Notice I didn't title this "Plan to Fail." We should never plan to fail. That's sabotage. And that ain't right, as we say in the South.
However, when we do our planning, it is an unrealistic expectation for everything to work every time, especially when it comes to IT. Our systems are getting more and more complex with each passing year and there are more and more points where a failure can occur. So it is realistic to plan for failure. After all, that's what recovery, and especially disaster recovery, is all about. Take, for example, the bridge in the picture (Photo: NOAA). This is the Ben Sawyer Bridge and this is what it looked like after Hurricane Hugo got a hold of it. Needless to say, in this state, it wasn't usable for car traffic. This blocked off the only accessible means to Sullivan's Island for normal land transportation.

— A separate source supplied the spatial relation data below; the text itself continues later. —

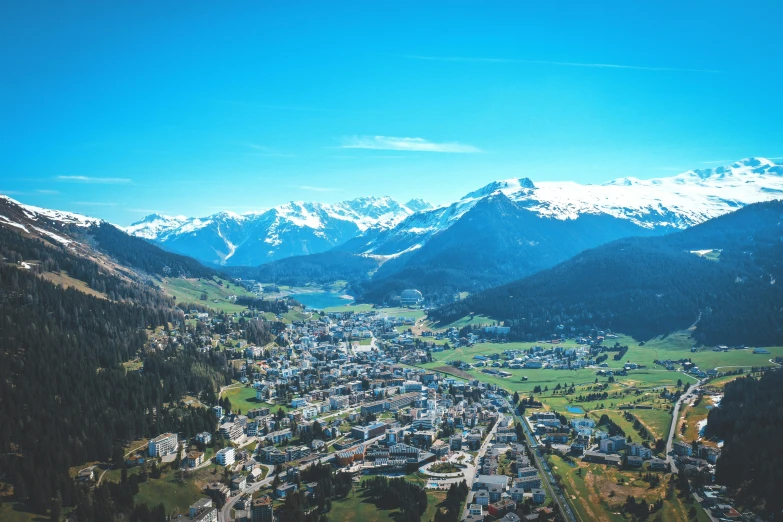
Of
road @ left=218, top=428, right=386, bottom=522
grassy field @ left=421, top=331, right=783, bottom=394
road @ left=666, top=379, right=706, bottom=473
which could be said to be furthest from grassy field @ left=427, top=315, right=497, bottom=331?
road @ left=218, top=428, right=386, bottom=522

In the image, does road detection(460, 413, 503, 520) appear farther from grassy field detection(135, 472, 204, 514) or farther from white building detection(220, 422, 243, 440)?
white building detection(220, 422, 243, 440)

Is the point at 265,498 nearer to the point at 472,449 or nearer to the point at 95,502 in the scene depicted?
the point at 95,502

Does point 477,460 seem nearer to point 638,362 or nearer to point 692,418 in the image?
point 692,418

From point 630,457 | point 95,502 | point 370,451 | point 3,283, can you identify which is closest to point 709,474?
point 630,457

When we architect systems and processes, we don't want to be in the same sort of situation. We want to make sure that if there is a failure, our systems will handle such gracefully. The only way they can is if we plan for failures to occur. And as we plan, we should consider the advice of those who have gone before us. For instance, the 8 Fallacies of Distributed Computing.
Fallacy #1 is an important one: the network is reliable. What that's basically saying is it is a fallacy to assume that every time you plan on using the network, it is up. I have seen cases where someone was working on a server in a rack and the network cabling for a different server is affected. Sometimes this isn't obvious at all. For instance, the cable looks like it's still plugged in to the back of the server, but things are just loose enough where good contact isn't being made. So now we have a physical fault and the network, at least as far as that one server is concerned, is not available. Or it could be the case like a few years ago where there were some issues with some of the Broadcom NIC drivers and we were affected. In our case, the loss of network connectivity couldn't be predicted. Everything worked okay and then, *blip* the NIC was off-line. What made matters worse was as far as the OS was concerned, everything looked fine. Now the fix was a simple one: log on locally and disable and re-enable the NIC or simply reboot the box. However, that did mean someone had to log on locally. Unfortunately, that KVM wasn't network enabled at the time.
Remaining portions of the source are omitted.